Part 3 of 4—Adulting 2023
Studies show average age of marriage is higher than before
By Kristen Kirtley
Assistant Editor
The rate of married 21 year olds decreased from one-third in 1980 to 6% in 2021, according to a study conducted by Pew Research.
The rate of married 25 year olds decreased from two-thirds to 22%, as well, according to the same study.
Many women are getting married later and not as often, because of the prioritization of a quality education and career over a romantic relationship, according to Clarissa Sawyer, lecturer in natural and applied sciences, who teaches adult development, aging, and gender psychology.
“Women are putting a career above everything else,” said Bailey Trammell, instructor of psychology at Northwestern Oklahoma State University.
Trammell explained that besides the desire to establish a career preventing women from getting married at the traditional age, the fear of losing part of their identity is another factor that is holding them back.
For example, women changing their last name after getting married may cause them to feel that a piece of their identity has been taken away from them.

DATASET CONTENT.
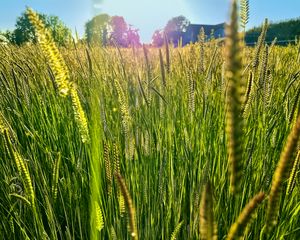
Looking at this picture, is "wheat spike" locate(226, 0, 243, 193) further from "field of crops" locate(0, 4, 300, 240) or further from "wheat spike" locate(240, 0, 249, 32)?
"wheat spike" locate(240, 0, 249, 32)

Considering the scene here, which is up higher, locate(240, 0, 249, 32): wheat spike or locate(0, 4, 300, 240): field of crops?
Answer: locate(240, 0, 249, 32): wheat spike

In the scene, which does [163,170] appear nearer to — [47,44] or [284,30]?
[47,44]

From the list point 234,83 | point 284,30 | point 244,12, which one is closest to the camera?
point 234,83

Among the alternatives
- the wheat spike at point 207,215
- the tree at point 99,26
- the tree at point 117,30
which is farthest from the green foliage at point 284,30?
the wheat spike at point 207,215

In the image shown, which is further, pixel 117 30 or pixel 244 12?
pixel 117 30

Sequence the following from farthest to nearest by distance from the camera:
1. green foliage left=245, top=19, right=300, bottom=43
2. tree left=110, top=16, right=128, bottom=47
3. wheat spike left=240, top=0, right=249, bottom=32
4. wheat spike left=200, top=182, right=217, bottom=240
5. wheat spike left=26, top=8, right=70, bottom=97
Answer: green foliage left=245, top=19, right=300, bottom=43
tree left=110, top=16, right=128, bottom=47
wheat spike left=240, top=0, right=249, bottom=32
wheat spike left=26, top=8, right=70, bottom=97
wheat spike left=200, top=182, right=217, bottom=240

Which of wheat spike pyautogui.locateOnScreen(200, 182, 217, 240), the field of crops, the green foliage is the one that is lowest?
the field of crops

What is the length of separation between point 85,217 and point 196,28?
5172cm

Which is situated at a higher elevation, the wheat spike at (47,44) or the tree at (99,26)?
the tree at (99,26)

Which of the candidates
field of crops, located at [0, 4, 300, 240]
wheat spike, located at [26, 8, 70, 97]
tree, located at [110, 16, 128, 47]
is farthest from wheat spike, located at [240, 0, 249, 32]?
tree, located at [110, 16, 128, 47]

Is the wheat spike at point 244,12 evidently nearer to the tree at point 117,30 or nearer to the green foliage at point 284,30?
the tree at point 117,30

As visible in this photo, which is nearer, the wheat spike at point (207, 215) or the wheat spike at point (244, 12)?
the wheat spike at point (207, 215)

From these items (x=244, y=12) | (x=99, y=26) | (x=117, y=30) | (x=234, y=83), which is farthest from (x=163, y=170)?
(x=117, y=30)

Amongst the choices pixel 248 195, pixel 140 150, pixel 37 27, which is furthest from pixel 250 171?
pixel 37 27
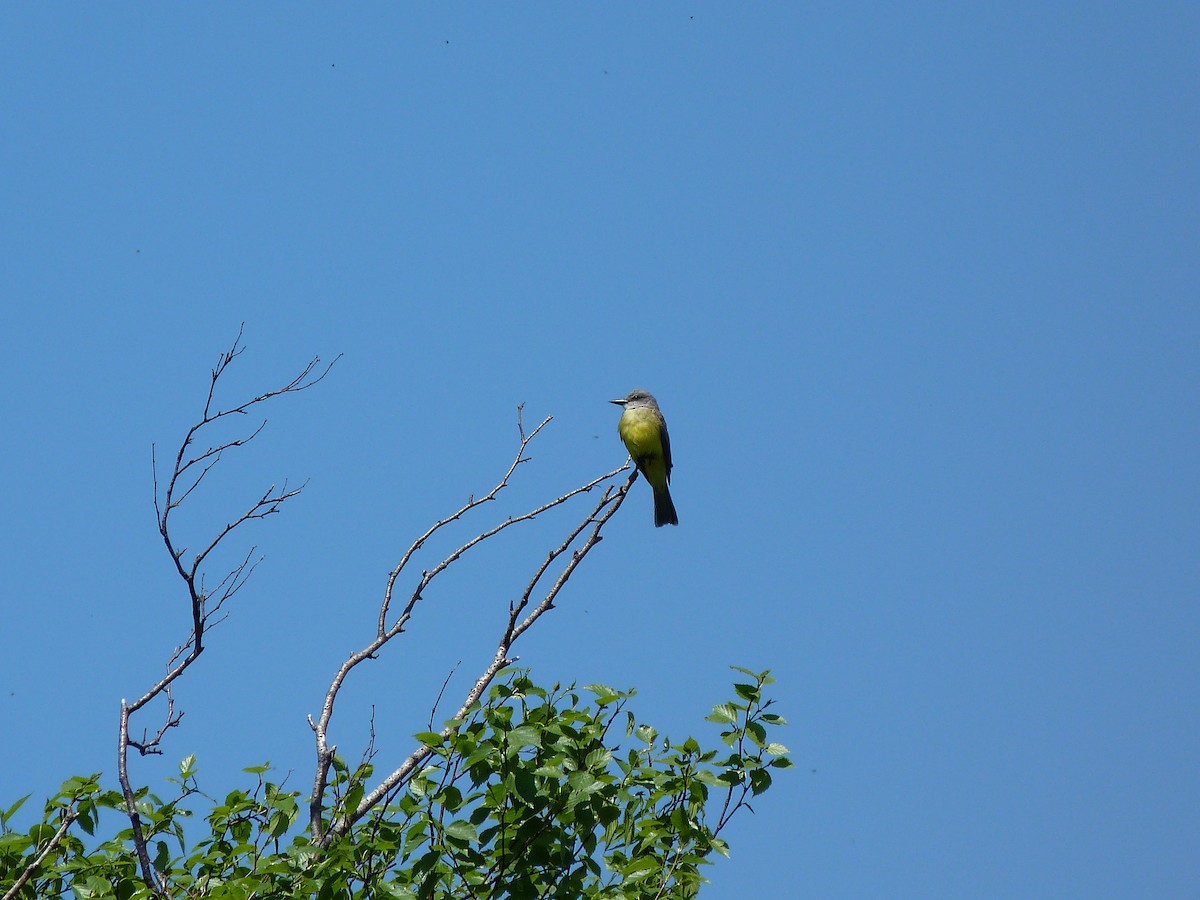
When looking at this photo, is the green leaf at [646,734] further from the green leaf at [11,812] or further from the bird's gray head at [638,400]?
the bird's gray head at [638,400]

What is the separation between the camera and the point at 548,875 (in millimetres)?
5801

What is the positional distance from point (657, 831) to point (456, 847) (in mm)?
988

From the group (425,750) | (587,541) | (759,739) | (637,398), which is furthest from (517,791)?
(637,398)

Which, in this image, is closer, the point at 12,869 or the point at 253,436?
the point at 12,869

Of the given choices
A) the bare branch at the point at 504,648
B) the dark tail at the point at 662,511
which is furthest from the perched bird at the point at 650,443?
the bare branch at the point at 504,648

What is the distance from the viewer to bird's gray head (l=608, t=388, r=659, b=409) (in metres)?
12.2

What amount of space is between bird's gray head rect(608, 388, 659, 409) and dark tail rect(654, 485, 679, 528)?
2.56ft

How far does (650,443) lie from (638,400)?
0.57 meters

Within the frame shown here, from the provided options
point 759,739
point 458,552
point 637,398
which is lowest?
point 759,739

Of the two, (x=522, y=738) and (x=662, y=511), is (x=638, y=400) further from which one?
(x=522, y=738)

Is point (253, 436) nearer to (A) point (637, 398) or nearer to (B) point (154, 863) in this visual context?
(B) point (154, 863)

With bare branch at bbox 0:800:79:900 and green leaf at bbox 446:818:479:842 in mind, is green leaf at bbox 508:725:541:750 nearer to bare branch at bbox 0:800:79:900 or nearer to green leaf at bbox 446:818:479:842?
green leaf at bbox 446:818:479:842

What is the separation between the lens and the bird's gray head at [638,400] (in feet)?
40.1

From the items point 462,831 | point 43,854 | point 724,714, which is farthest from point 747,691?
point 43,854
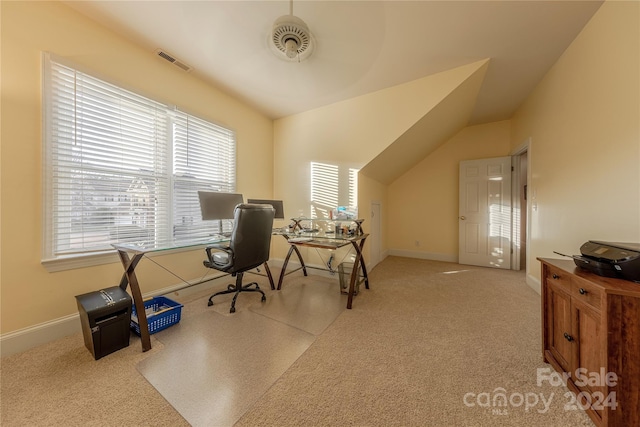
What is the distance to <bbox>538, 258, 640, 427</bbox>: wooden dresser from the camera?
969 mm

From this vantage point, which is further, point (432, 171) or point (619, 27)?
point (432, 171)

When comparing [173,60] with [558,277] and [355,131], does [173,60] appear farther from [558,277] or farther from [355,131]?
[558,277]

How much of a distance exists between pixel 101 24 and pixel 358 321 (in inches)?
146

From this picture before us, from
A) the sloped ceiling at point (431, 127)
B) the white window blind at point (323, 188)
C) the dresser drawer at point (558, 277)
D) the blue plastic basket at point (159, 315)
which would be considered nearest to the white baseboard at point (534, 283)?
the dresser drawer at point (558, 277)

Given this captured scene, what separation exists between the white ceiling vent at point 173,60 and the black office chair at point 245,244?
1811 millimetres

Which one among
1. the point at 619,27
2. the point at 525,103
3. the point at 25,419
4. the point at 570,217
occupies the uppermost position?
the point at 525,103

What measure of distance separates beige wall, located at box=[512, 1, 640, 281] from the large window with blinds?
3.97 m

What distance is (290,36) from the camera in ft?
5.61

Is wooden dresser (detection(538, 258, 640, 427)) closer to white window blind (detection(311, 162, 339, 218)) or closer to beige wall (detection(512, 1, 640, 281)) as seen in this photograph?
beige wall (detection(512, 1, 640, 281))

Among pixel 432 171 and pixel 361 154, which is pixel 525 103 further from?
pixel 361 154

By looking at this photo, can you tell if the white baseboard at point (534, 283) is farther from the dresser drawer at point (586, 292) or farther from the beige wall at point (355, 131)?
the beige wall at point (355, 131)

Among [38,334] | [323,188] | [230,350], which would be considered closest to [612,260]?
[230,350]

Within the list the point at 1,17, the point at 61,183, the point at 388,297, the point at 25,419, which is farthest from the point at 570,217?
the point at 1,17

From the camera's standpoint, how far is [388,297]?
2627mm
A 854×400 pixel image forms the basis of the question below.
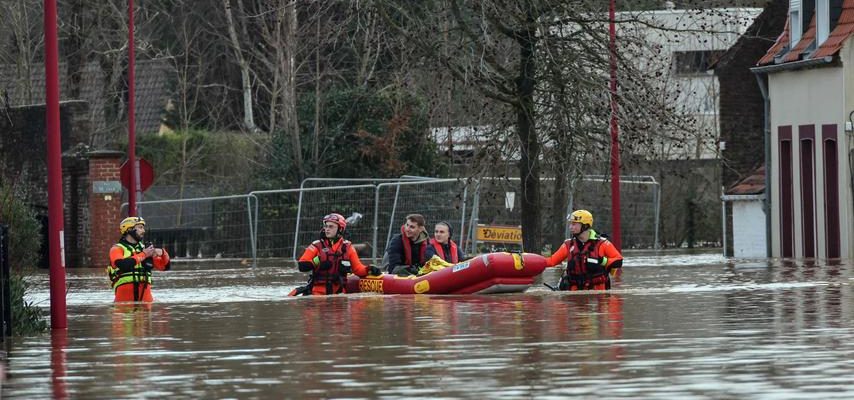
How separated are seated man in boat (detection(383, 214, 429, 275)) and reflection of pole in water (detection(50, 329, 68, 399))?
799cm

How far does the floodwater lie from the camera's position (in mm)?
11078

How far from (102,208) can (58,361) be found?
27.1m

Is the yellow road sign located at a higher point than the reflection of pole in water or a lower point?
higher

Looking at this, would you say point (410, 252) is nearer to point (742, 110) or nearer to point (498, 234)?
Result: point (498, 234)

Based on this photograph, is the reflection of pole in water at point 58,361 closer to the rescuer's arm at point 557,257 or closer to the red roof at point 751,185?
the rescuer's arm at point 557,257

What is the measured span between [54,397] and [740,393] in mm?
3928

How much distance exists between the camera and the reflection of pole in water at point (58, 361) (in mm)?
11359

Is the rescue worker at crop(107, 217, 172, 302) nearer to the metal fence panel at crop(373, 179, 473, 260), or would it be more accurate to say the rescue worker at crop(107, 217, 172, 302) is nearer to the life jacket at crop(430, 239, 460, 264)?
the life jacket at crop(430, 239, 460, 264)

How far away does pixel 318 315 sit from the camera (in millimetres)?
18688

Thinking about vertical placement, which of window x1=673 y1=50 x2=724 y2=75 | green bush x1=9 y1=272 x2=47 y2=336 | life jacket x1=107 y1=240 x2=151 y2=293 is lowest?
green bush x1=9 y1=272 x2=47 y2=336

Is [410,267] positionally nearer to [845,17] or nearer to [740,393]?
[740,393]

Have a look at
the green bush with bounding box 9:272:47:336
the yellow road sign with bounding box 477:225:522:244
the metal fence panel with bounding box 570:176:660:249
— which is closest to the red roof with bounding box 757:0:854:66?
the metal fence panel with bounding box 570:176:660:249

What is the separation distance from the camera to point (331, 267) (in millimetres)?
23391

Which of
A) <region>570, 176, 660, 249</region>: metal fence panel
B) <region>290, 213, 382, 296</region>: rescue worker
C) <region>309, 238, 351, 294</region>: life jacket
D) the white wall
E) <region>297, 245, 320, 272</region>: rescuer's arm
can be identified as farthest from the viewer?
<region>570, 176, 660, 249</region>: metal fence panel
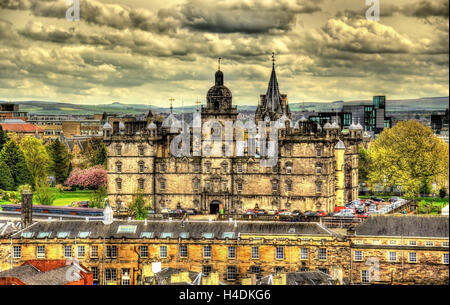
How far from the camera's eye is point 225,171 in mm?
94688

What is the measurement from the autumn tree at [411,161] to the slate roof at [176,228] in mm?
37425

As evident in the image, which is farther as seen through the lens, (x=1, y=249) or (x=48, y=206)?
(x=48, y=206)

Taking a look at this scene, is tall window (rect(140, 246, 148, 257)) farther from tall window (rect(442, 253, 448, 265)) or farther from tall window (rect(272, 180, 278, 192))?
tall window (rect(272, 180, 278, 192))

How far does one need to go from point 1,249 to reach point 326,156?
40715mm

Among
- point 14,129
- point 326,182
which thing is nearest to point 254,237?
point 326,182

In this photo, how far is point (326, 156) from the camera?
3620 inches

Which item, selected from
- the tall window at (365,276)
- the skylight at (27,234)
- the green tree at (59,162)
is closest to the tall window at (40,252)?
the skylight at (27,234)

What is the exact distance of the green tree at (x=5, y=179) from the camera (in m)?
117

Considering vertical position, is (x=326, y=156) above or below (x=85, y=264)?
above

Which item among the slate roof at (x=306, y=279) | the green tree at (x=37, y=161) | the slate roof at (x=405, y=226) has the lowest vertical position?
the slate roof at (x=306, y=279)

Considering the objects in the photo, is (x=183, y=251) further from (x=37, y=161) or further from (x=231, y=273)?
(x=37, y=161)

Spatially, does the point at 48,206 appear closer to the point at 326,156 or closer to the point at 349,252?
the point at 326,156

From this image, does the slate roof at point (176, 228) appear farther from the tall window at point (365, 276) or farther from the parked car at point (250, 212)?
the parked car at point (250, 212)

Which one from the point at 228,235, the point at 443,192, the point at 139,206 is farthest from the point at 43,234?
the point at 443,192
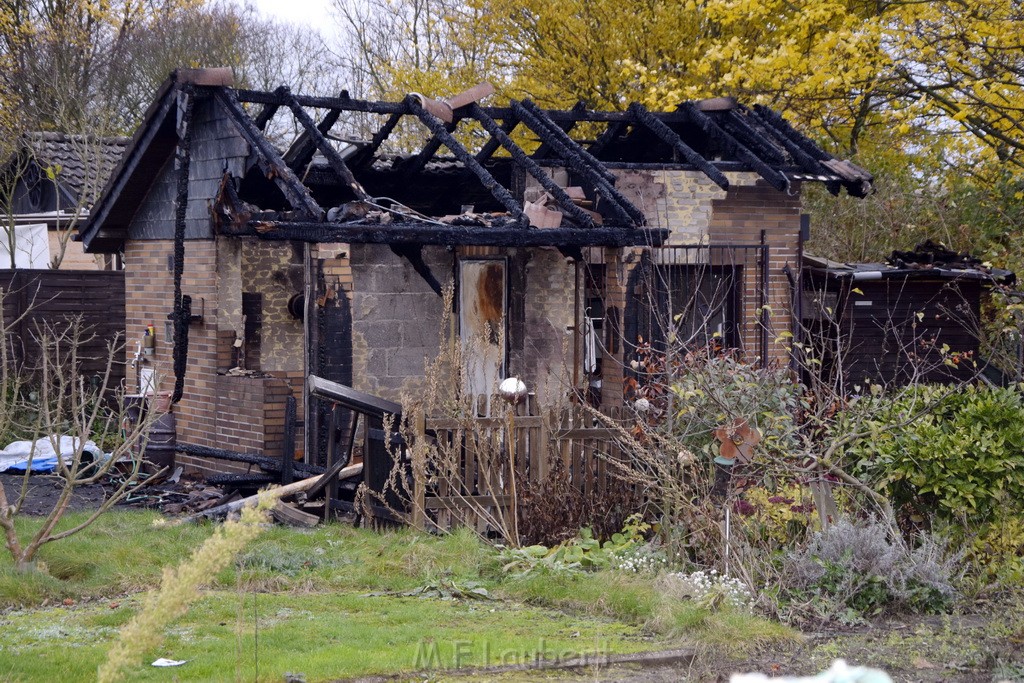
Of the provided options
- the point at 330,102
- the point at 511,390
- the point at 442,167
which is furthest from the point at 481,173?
the point at 511,390

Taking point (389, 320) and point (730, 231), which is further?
point (730, 231)

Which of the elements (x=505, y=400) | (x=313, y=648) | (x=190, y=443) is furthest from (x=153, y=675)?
(x=190, y=443)

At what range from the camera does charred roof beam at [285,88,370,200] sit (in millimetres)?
11284

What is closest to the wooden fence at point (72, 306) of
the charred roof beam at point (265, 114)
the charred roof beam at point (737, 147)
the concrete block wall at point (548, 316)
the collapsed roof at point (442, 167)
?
the collapsed roof at point (442, 167)

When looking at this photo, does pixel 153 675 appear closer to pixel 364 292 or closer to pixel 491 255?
pixel 364 292

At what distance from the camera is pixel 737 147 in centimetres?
1375

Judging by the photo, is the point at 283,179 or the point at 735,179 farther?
the point at 735,179

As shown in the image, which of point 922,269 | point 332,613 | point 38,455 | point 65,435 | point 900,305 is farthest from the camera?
point 900,305

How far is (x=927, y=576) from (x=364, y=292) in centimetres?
664

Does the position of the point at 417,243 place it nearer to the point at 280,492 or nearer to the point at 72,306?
the point at 280,492

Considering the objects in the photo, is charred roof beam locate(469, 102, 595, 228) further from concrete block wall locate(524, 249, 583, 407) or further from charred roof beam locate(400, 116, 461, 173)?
concrete block wall locate(524, 249, 583, 407)

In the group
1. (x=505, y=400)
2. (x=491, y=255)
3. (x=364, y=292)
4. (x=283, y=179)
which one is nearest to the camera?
(x=505, y=400)

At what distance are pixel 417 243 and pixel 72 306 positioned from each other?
6.67m

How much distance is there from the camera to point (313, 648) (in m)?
6.38
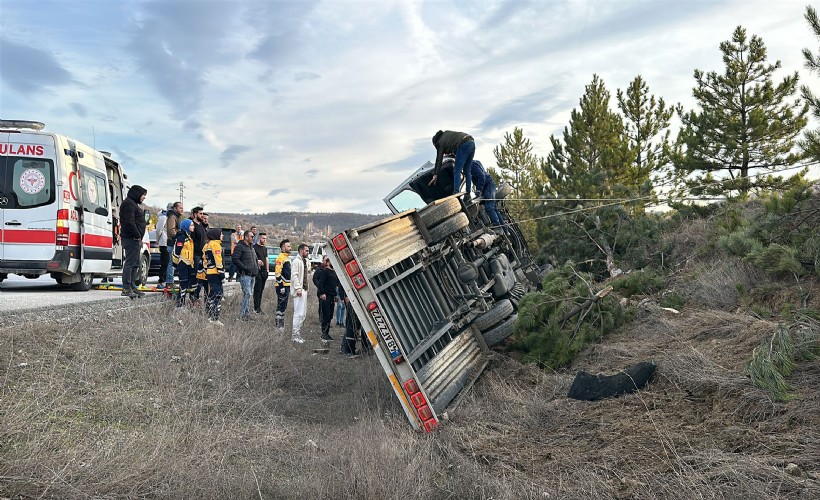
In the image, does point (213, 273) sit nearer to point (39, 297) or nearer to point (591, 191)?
point (39, 297)

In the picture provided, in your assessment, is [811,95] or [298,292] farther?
[298,292]

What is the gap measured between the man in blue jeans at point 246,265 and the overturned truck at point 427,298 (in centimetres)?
491

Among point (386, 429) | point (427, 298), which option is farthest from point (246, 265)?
point (386, 429)

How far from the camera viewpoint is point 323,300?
1167cm

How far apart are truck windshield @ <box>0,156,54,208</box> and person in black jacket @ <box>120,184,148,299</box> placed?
4.26 ft

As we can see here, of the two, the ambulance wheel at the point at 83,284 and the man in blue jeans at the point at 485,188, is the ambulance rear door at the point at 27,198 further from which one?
the man in blue jeans at the point at 485,188

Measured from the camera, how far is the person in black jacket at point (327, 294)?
11570mm

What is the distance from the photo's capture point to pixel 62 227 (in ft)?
32.4

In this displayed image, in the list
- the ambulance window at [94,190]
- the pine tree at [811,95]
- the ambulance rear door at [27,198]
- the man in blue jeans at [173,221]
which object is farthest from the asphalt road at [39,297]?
the pine tree at [811,95]

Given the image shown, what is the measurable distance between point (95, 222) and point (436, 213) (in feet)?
24.1

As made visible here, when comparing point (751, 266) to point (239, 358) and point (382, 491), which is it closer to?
point (382, 491)

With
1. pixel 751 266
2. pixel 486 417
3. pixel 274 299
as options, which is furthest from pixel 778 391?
pixel 274 299

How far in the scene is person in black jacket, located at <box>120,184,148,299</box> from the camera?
388 inches

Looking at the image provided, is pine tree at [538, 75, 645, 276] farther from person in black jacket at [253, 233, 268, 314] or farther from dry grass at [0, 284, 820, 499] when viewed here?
person in black jacket at [253, 233, 268, 314]
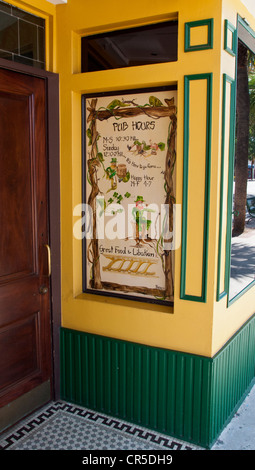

TASKS TO COMPLETE.
(1) Write out everything in the marriage-age article from "Part 3 of 4—Adulting" down to "the same study.".
(2) Name every person the marriage-age article mentions by name.
(3) According to the marriage-age article, why are many women marrying later and less often?
The material has no connection to the article on the rising age of marriage.

WORKED ANSWERS.
(1)
Part 3 of 4—Adulting 2023
Studies show average age of marriage is higher than before
By Kristen Kirtley
Assistant Editor
The rate of married 21 year olds decreased from one-third in 1980 to 6% in 2021, according to a study conducted by Pew Research.
The rate of married 25 year olds decreased from two-thirds to 22%, as well, according to the same study.

(2) Kristen Kirtley, Clarissa Sawyer, Bailey Trammell

(3) Clarissa Sawyer says women are putting a quality education and a career ahead of a romantic relationship. Bailey Trammell adds that fear of losing part of their identity also holds them back, such as feeling that changing their last name after marriage takes away a piece of who they are.